[start of DOCUMENT EXCERPT]

Register Allocation and Assignment
1 Global Register Allocation
2 Usage Counts
3 Register Assignment for Outer Loops
4 Register Allocation by Graph Coloring
5 Exercises for Section 8.8
Instructions involving only register operands are faster than those involving memory operands. On modern machines, processor speeds are often an order of magnitude or more faster than memory speeds. Therefore, efficient utilization of registers is vitally important in generating good code. This section presents various strategies for deciding at each point in a program what values should reside in registers (register allocation) and in which register each value should reside (register assignment).
One approach to register allocation and assignment is to assign specific values in the target program to certain registers. For example, we could decide to assign base addresses to one group of registers, arithmetic computations to another, the top of the stack to a fixed register, and so on.
This approach has the advantage that it simplifies the design of a code gener-ator. Its disadvantage is that, applied too strictly, it uses registers inefficiently; certain registers may go unused over substantial portions of code, while unnec-essary loads and stores are generated into the other registers. Nevertheless, it is reasonable in most computing environments to reserve a few registers for base
registers, stack pointers, and the like, and to allow the remaining registers to
be used by the code generator as it sees fit.
1. Global Register Allocation
The code generation algorithm in Section 8.6 used registers to hold values for the duration of a single basic block. However, all live variables were stored at the end of each block. To save some of these stores and corresponding loads, we might arrange to assign registers to frequently used variables and keep these registers consistent across block boundaries (globally). Since programs spend most of their time in inner loops, a natural approach to global register assignment is to try to keep a frequently used value in a fixed register throughout a loop. For the time being, assume that we know the loop structure of a flow graph, and that we know what values computed in a basic block are used outside that block. The next chapter covers techniques for computing this information.
One strategy for global register allocation is to assign some fixed number of registers to hold the most active values in each inner loop. The selected values may be different in different loops. Registers not already allocated may be used to hold values local to one block as in Section 8.6. This approach has the drawback that the fixed number of registers is not always the right number to make available for global register allocation. Yet the method is simple to implement and was used in Fortran H, the optimizing Fortran compiler developed by IBM for the 360-series machines in the late 1960s.
With early C compilers, a programmer could do some register allocation explicitly by using register declarations to keep certain values in registers for the duration of a procedure. Judicious use of register declarations did speed up many programs, but programmers were encouraged to first profile their programs to determine the program's hotspots before doing their own register allocation.
2. Usage Counts
In this section we shall assume that the savings to be realized by keeping a variable x in a register for the duration of a loop L is one unit of cost for each reference to x if x is already in a register. However, if we use the approach in Section 8.6 to generate code for a block, there is a good chance that after x has been computed in a block it will remain in a register if there are subsequent uses of x in that block. Thus we count a savings of one for each use of x in loop L that is not preceded by an assignment to x in the same block. We also save two units if we can avoid a store of x at the end of a block. Thus, if x is allocated a register, we count a savings of two for each block in loop L for which x is live on exit and in which x is assigned a value.

[end of DOCUMENT EXCERPT]
[start of LISTED ENTRIES]

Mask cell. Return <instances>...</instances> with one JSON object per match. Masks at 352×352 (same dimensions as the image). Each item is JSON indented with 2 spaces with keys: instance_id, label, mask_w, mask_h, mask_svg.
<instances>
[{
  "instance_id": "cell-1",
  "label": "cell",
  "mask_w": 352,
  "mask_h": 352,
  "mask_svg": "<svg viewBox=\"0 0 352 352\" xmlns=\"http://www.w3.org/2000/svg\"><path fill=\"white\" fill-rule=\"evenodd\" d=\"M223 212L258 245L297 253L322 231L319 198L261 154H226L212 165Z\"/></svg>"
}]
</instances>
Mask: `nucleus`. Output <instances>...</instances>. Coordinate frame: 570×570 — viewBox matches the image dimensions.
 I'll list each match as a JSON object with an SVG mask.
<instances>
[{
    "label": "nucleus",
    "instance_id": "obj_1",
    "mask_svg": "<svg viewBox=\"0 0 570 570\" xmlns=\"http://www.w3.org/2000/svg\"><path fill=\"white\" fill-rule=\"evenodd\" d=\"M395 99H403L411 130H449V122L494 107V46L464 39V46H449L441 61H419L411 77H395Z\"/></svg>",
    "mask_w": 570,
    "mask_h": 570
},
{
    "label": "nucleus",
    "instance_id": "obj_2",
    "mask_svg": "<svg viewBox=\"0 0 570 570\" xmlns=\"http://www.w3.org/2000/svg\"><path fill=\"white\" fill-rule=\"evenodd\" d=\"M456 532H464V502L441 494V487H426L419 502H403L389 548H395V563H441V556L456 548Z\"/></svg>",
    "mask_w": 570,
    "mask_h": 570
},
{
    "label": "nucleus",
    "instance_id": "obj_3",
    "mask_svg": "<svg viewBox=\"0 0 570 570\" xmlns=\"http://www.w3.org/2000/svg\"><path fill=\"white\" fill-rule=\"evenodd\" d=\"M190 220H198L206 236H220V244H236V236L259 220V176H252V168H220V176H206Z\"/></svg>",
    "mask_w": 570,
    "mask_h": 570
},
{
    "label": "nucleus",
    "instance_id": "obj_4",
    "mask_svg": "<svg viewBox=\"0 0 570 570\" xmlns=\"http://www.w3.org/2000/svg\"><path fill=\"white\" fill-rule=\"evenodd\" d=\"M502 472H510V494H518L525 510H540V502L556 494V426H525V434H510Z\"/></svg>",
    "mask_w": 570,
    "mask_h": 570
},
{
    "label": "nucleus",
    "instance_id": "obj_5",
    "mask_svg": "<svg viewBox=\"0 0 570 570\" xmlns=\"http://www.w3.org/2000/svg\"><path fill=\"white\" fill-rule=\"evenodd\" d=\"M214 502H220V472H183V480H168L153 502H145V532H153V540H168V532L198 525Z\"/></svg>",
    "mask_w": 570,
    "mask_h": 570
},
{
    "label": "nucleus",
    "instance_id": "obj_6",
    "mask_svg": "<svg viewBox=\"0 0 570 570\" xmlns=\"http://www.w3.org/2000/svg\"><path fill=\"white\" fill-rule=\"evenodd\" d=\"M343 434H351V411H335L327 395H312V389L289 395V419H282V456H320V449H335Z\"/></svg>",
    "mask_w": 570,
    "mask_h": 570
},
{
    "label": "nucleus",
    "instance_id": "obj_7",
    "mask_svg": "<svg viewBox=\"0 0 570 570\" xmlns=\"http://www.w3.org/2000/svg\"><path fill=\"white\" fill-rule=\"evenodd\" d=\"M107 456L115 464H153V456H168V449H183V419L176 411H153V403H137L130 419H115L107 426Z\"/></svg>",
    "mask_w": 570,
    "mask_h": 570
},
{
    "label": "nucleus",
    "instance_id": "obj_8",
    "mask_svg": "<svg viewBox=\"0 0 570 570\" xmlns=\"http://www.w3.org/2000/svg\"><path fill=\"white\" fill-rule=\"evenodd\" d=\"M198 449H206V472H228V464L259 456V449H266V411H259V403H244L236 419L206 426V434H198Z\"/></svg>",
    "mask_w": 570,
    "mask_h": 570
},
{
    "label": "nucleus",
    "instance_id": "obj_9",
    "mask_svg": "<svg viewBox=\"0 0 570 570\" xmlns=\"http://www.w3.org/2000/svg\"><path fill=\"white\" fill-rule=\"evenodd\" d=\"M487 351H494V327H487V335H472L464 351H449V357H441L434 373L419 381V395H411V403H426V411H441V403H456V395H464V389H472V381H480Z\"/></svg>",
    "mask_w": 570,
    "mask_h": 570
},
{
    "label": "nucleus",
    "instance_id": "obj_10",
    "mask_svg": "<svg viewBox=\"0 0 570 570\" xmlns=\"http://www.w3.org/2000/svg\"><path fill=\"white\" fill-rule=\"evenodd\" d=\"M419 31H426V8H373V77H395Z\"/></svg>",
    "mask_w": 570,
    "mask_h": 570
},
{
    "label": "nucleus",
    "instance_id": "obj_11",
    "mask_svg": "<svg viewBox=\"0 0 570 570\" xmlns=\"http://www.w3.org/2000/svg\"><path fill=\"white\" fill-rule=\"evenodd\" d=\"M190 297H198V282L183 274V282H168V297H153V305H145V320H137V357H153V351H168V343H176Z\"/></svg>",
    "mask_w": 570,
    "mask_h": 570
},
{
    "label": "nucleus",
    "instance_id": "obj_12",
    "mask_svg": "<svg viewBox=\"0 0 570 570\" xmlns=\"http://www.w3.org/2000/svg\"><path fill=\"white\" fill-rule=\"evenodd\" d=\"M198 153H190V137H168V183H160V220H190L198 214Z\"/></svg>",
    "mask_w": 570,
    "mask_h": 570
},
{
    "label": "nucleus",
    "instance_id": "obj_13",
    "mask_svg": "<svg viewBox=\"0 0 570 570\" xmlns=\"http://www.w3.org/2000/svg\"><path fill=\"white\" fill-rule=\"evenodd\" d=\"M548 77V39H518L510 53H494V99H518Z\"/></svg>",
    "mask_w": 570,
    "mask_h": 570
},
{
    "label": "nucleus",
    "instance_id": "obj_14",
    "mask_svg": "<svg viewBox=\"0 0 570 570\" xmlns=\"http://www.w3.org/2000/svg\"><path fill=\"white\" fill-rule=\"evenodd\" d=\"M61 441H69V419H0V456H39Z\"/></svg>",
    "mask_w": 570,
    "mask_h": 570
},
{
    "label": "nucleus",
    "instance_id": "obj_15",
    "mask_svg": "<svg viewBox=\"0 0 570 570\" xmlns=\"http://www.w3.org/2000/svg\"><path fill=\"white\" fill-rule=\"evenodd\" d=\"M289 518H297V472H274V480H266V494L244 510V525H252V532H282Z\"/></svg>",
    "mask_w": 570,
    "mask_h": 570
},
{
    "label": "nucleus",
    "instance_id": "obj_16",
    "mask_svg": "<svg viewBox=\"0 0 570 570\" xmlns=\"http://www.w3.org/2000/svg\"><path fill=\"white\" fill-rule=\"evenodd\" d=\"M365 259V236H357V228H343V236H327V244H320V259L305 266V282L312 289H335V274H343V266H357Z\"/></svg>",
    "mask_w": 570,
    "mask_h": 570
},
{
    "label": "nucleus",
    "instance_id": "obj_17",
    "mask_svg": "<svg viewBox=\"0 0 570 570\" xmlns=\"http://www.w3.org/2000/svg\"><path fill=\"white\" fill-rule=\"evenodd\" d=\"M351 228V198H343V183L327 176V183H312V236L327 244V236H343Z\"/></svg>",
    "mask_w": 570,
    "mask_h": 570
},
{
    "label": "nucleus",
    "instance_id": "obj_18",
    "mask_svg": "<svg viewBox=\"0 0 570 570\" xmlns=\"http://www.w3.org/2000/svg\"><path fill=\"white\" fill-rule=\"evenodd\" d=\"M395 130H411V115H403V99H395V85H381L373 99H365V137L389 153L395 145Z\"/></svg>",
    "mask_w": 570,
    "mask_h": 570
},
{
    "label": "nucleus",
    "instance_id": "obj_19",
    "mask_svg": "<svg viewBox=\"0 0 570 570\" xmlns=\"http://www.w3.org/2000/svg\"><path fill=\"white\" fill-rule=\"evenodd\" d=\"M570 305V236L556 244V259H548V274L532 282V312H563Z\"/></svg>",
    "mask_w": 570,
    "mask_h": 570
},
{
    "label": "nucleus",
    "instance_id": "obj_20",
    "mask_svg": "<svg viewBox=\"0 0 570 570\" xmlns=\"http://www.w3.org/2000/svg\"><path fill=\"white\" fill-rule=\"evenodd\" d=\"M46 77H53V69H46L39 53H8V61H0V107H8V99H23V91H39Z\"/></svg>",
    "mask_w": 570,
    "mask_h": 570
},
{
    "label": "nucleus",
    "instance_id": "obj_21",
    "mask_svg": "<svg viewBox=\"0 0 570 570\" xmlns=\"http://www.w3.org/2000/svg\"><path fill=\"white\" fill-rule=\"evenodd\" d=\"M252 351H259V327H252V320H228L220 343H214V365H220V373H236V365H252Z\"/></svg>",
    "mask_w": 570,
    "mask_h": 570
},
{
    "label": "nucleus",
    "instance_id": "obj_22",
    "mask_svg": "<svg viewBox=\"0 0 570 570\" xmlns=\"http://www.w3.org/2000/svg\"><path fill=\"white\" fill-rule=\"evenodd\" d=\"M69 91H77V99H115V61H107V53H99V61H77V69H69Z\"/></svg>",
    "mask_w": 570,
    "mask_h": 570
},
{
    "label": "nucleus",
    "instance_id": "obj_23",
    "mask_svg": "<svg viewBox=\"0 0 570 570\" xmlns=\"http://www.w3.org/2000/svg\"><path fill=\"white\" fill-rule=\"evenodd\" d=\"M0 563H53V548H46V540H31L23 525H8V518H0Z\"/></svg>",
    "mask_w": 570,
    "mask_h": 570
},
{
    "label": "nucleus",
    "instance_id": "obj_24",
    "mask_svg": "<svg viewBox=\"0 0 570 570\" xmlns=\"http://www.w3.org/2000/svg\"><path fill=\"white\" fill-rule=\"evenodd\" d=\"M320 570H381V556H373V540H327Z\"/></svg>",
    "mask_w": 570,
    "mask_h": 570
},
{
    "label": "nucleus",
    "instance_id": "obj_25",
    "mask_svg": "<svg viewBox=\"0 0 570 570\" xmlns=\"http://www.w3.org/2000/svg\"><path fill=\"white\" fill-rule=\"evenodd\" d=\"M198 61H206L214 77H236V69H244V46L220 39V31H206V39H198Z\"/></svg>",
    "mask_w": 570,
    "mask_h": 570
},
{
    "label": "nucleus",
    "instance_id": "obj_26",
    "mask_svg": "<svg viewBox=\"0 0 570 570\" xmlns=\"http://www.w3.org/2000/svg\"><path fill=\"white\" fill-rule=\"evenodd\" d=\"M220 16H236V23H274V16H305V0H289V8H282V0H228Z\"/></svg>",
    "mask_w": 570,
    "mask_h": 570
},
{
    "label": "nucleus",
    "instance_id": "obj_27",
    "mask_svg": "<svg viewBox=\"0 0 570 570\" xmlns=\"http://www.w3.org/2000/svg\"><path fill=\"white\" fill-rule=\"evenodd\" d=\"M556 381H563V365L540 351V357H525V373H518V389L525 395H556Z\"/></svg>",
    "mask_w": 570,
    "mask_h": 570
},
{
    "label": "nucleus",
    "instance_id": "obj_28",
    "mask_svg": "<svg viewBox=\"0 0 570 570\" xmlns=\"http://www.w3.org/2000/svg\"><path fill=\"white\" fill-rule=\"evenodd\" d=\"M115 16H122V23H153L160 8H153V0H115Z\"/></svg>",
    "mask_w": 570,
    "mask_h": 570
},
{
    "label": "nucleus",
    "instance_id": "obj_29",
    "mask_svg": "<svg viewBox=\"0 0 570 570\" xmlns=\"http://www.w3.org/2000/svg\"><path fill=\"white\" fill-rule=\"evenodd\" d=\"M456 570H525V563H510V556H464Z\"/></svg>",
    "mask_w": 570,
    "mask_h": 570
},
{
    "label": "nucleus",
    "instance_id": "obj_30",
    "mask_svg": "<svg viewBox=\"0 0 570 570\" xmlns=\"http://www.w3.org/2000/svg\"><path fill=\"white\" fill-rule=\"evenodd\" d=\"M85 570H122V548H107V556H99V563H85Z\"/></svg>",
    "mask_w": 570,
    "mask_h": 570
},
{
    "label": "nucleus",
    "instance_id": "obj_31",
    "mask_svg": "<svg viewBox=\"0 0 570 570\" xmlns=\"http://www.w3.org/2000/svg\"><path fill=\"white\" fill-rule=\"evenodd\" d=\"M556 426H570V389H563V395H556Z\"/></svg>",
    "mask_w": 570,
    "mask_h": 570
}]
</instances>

[end of LISTED ENTRIES]

#### [TASK BRIEF]
List the numbered subsection titles in the outline at the top of the register allocation text. The records have no connection to the register allocation text.

#### [RESPONSE]
1. Global Register Allocation
2. Usage Counts
3. Register Assignment for Outer Loops
4. Register Allocation by Graph Coloring
5. Exercises for Section 8.8